## PAGE EXCERPT:

Eric Winsberg claimed that when we consider the work of those who model highly complex non- linear systems, the best we can hope for is to arrive at a situation where “a simulation modeler could explain to his peers why it was legitimate and rational to use a certain approximation technique to solve a particular problem” by appealing to “very context-specific reasons and particular features.” If this is the case, it suggests the prospects of science ‘remaining human’ are bleak.

Barbara Osimani explored the potential of formal epistemology. It can provide a higher order and normative perspective on methodological issues (such as replication, reliability, bias), which permits tracking the interplay of various dimensions of evidence (coherence, strength, structure) among themselves and with respect to the characteristics of the measuring instrument (reliability, dependency of measurements). Furthermore, it can incorporate meta-­‚Äźevidential considerations such as the trustworthiness of the source as a function of possible conflict of interests or other features.

  1.  Human Values in Science.

Christopher Tollefsen looked more closely at the relationship between science — “good science” – and morality. This relationship exists, he argues, on at least three axes that he calls the external ethics of science, the social ethics of science, and the internal ethics of science. Of these, only the first – the external ethics of science – suggests that good science may not necessarily be good morally. And if his accounts of the social and internal ethics of science are correct, then science is a fully human action, to be governed by sound practical reasoning, both individually and communally; so understood, its ‘human character’ is essential to its continued existence and a professionalized set of practices.

## Dataset entries:

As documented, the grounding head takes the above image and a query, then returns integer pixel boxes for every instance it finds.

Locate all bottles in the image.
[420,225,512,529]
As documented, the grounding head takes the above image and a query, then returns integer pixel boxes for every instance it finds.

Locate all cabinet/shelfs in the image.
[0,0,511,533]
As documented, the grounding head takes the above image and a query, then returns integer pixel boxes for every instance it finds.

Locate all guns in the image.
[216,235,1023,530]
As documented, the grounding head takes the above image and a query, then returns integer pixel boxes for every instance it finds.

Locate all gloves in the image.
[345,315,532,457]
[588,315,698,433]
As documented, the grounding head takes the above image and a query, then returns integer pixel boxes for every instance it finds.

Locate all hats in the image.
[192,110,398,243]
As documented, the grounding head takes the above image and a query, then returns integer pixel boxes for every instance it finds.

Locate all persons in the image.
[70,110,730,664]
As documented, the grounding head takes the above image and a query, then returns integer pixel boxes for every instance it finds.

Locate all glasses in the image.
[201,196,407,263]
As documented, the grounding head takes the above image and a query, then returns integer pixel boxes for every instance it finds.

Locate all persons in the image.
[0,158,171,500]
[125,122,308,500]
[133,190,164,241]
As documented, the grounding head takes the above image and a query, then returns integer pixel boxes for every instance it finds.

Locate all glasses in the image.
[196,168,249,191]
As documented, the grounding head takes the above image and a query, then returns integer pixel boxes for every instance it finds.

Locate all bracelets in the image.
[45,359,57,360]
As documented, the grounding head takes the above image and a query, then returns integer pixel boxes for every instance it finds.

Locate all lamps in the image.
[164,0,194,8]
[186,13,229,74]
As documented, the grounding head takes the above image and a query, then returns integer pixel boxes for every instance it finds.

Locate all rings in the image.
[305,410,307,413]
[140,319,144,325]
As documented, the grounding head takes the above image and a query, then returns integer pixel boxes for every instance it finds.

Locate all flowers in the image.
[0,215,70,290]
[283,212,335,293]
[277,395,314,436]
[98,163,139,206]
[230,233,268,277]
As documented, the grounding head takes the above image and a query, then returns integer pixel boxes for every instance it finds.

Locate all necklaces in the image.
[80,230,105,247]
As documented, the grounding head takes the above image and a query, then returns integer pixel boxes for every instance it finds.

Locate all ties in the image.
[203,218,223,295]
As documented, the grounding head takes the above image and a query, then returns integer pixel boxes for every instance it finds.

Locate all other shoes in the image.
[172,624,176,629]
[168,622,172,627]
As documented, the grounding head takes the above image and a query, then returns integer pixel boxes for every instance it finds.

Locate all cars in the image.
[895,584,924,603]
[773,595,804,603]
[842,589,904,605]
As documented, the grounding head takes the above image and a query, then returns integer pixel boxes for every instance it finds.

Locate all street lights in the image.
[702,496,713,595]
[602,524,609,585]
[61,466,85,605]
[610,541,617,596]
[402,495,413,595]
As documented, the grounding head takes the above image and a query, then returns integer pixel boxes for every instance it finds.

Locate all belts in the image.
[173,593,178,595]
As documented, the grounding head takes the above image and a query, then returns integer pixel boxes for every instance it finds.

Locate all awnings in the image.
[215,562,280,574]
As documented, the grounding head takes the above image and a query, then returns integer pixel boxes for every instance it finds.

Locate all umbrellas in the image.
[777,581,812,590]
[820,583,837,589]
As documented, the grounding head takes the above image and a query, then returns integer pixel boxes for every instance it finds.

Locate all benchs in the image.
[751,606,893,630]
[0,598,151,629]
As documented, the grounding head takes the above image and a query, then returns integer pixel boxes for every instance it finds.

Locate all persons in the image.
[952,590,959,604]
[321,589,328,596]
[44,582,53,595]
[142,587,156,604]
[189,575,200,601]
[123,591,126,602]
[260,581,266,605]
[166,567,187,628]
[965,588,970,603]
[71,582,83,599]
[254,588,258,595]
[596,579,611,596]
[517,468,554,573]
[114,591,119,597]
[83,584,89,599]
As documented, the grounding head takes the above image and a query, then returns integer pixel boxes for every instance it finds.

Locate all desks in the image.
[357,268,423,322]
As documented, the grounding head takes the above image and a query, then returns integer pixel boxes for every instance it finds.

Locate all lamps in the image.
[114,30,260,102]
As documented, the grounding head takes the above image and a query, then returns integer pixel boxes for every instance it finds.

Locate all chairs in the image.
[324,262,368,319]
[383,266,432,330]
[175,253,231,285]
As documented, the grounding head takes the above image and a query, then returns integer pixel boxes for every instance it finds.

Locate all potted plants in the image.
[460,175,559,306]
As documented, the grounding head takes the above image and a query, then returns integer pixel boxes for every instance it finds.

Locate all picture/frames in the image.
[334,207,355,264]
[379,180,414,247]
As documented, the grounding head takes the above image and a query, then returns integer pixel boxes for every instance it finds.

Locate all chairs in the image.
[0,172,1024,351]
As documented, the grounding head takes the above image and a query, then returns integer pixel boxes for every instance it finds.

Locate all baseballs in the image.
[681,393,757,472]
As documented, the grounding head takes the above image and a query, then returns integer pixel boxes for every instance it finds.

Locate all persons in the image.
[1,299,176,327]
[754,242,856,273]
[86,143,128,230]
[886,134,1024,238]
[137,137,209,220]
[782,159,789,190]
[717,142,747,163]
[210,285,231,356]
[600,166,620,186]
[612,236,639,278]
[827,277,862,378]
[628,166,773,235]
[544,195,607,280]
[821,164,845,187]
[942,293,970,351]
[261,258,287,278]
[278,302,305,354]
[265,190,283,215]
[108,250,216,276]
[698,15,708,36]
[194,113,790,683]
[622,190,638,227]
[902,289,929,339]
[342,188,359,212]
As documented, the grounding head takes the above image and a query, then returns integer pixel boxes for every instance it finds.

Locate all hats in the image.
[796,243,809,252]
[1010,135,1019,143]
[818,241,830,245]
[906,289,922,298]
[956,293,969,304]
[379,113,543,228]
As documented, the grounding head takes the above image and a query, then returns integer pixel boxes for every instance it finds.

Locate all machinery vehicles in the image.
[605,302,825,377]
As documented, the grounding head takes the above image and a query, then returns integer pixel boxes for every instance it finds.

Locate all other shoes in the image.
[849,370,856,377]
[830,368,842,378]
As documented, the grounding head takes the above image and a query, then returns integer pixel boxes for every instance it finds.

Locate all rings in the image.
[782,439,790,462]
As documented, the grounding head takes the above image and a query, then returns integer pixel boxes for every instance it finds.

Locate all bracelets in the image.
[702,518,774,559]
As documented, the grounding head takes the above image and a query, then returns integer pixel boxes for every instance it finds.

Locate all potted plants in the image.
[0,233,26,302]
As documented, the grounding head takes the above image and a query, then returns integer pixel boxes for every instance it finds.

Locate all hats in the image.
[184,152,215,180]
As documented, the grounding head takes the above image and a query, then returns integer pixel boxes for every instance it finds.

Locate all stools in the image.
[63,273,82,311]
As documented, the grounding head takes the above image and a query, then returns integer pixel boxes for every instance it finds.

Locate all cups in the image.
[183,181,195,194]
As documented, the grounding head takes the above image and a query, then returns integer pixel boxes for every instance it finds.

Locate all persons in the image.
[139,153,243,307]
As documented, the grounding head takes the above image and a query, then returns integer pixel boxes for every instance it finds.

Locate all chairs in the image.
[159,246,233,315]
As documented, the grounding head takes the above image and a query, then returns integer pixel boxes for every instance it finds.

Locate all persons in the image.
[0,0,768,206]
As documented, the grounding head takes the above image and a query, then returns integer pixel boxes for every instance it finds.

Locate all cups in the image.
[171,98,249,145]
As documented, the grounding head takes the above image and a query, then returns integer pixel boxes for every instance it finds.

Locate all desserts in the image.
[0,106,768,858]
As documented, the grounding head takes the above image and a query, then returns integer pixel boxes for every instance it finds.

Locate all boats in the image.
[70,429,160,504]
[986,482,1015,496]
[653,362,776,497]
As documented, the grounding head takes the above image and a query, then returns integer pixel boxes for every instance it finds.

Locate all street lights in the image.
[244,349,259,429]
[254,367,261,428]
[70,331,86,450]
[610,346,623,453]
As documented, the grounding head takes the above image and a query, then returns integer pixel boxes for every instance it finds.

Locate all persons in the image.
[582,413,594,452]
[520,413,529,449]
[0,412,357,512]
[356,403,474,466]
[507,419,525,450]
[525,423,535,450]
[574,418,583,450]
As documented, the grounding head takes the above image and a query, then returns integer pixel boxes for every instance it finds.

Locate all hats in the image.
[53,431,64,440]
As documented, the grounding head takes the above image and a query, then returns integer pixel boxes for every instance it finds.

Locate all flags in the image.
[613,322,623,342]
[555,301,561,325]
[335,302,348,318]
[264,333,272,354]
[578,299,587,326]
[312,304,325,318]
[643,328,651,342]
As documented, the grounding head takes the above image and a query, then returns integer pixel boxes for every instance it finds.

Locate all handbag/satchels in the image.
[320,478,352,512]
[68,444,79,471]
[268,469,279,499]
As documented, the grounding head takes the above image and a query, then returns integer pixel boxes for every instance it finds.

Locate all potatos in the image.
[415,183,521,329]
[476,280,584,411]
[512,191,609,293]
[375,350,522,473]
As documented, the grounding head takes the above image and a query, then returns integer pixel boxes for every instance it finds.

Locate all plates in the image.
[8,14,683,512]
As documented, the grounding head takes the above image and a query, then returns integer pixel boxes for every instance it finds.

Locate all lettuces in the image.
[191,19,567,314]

## TASK ITEM:
Update the excerpt starting with "1.  Human Values" and going on through "set of practices.", putting "three dimensions" in place of "three axes". Work from the excerpt alone.

## ANSWER FOR THIS EXERCISE:
1.  Human Values in Science.

Christopher Tollefsen looked more closely at the relationship between science — “good science” – and morality. This relationship exists, he argues, on at least three dimensions that he calls the external ethics of science, the social ethics of science, and the internal ethics of science. Of these, only the first – the external ethics of science – suggests that good science may not necessarily be good morally. And if his accounts of the social and internal ethics of science are correct, then science is a fully human action, to be governed by sound practical reasoning, both individually and communally; so understood, its ‘human character’ is essential to its continued existence and a professionalized set of practices.